Корона Российской империи - страница 9



Багира рванулась за соседями, которые неторопливо продвигались к выходу, шатаясь от стола к столу. При этом им удавалось сохранять гордую осанку… Глядя им вслед, Хилькевич из одного кармашка вынул прозрачные пакетики, а из другого карманчика – горсть разноцветных резинок.

Из хлеба, огурцов и принесенного мясного ассорти Вадик быстро монтировал бутерброды, запихивал их в пакетики и стягивал резинками. Одновременно он над головой размахивал свободной рукой, призывая официанта…

Ирину он догнал в ста метрах от ресторана… А мог бы и не догнать! Вадику просто повезло – по непонятной причине Шурик завалился на газон и не хотел вставать. Трое его спутников пытались поднять тело, активно помогая себе ненормативной лексикой. Проще говоря – матерились во всю Ивановскую!


Шурика провожали очень долго. Он вел себя неадекватно, и друзья с трудом наставляли его на путь истинный. На путь, который вел к дому.

Потом трое оставшихся решили проводить лопоухого «аспиранта», поскольку тот был сегодня виновником торжества.

Двое последних долго не хотели расходиться, а Ирине с Вадимом пришлось притаиться за мусорными баками и отслеживать прощальные поцелуи сентиментальных братков.
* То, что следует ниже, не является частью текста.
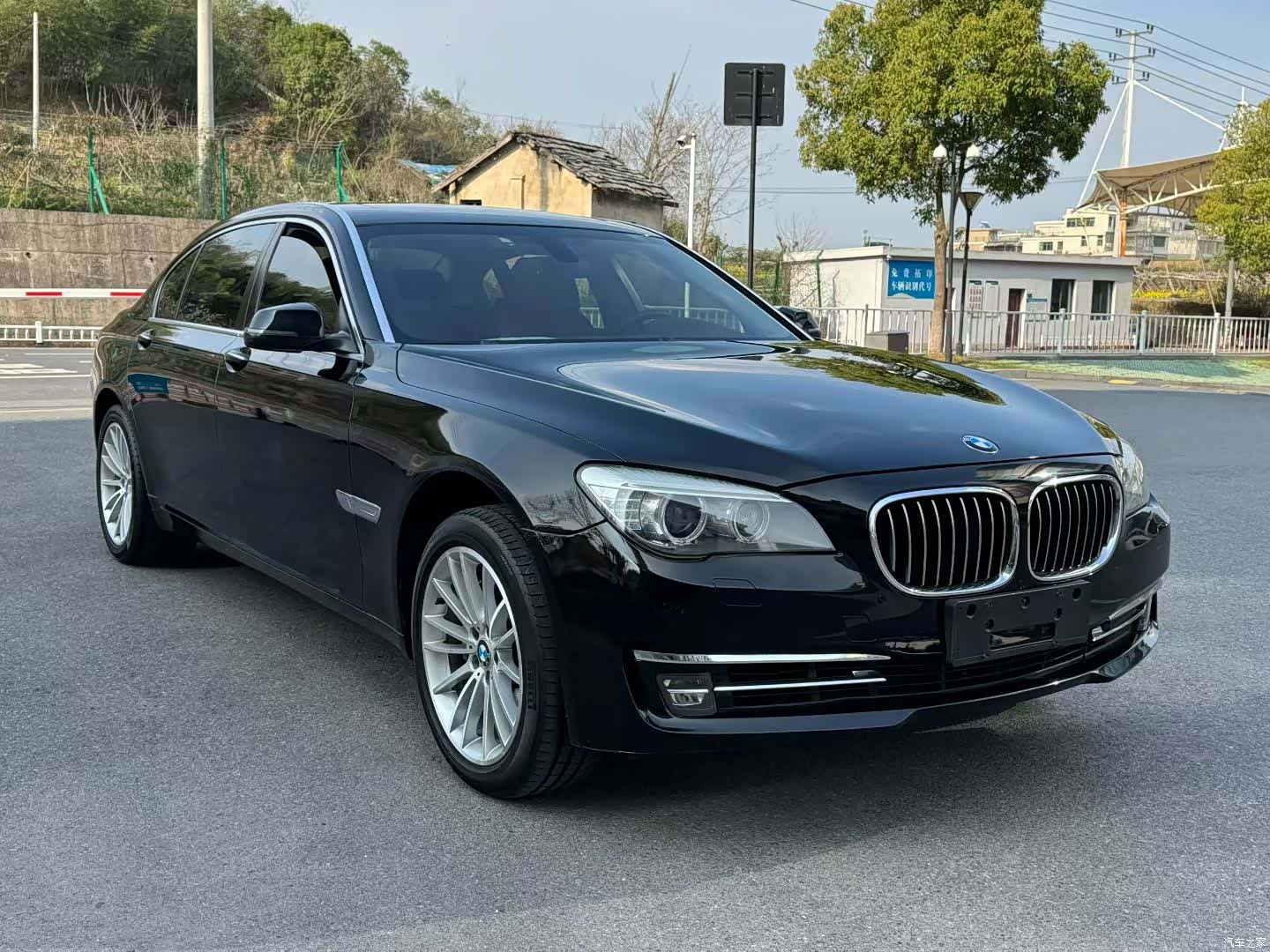 BMW 7 Series, 2014 2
Потом тот, который рассказывал про Трубочиста, поплелся назад и вошел в подъезд дома, соседнего с трактиром «Три тополя»… Если он не трепался, то именно в этом доме живет человек, который прошлой ночью ходил на дело, вернулся весь в саже и получил от жены скалкой по башке… Таких совпадений быть не может! Если не Трубочист грабанул корону, то в мире вообще нет логики!


Не было смысла сторожить неизвестного вора у его дома. Все решится завтра. Утром Хилькевич установит злодея, днем его захватит группа мосонов, а вечером на допросах он расколется и выдаст корону.

Выруливая с Плющихи, Вадик вдруг вспомнил старую песенку Высоцкого о шахматном матче с Фишером. Вспомнил и один куплет пропел в полный голос:

Ох, мы, крепкие орешки!

Мы корону привезем.

Спать ложимся – вроде пешки.

Ну, а просыпаемся ферзем!

8

Паша Муромцев был удивлен, но только третий ювелир оказался евреем. И именно он жил не в роскоши, а в скромной квартире на Композиторской улице – это задворки между Новым Арбатом и просто Арбатом.

Михаил Соломонович выглядел, как совершенно одинокий старик. И это несмотря на известную всемирно известную фамилию Абрамович… Очевидно, ювелир был не из тех Абрамовичей.

Из кухни тянуло запахом жареной рыбы, чесноком и еще чем-то приятным и очень домашним… Сам Михаил Соломонович был в очень уютных штанах на подтяжках и в распахнутой полосатой рубашке. Естественно, что из этой одежды выпирал солидный животик и хилая грудь с рыжим чубчиком в самом центре.

– Вы простите, уважаемый, что я в таком пляжном виде. Но на кухне так жарко, как на Лонжероне после обеда.

– Где, простите?

– На Лонжероне. Это шикарный одесский пляж. Это лучшее в мире место… Вы, молодой человек, бывали в Одессе?

– Нет, Михаил Соломонович, не приходилось.

– Несчастный человек! Если так, то вы очень много в жизни потеряли. Я считаю, всю землю можно делить на два места – Одесса и все остальное. И все знают, что в Одессе жить хорошо, а в других местах можно, но с переменным успехом… Пойдемте на кухню. Я уже поджарил скумбрию, а сейчас готовлю икру из синеньких.

– Из чего?

– Из баклажан, молодой человек… Я понимаю, этот овощ имеет фиолетовый цвет. Но в Одессе их упорно называют синенькими… А вы жили когда-нибудь в коммунальной квартире?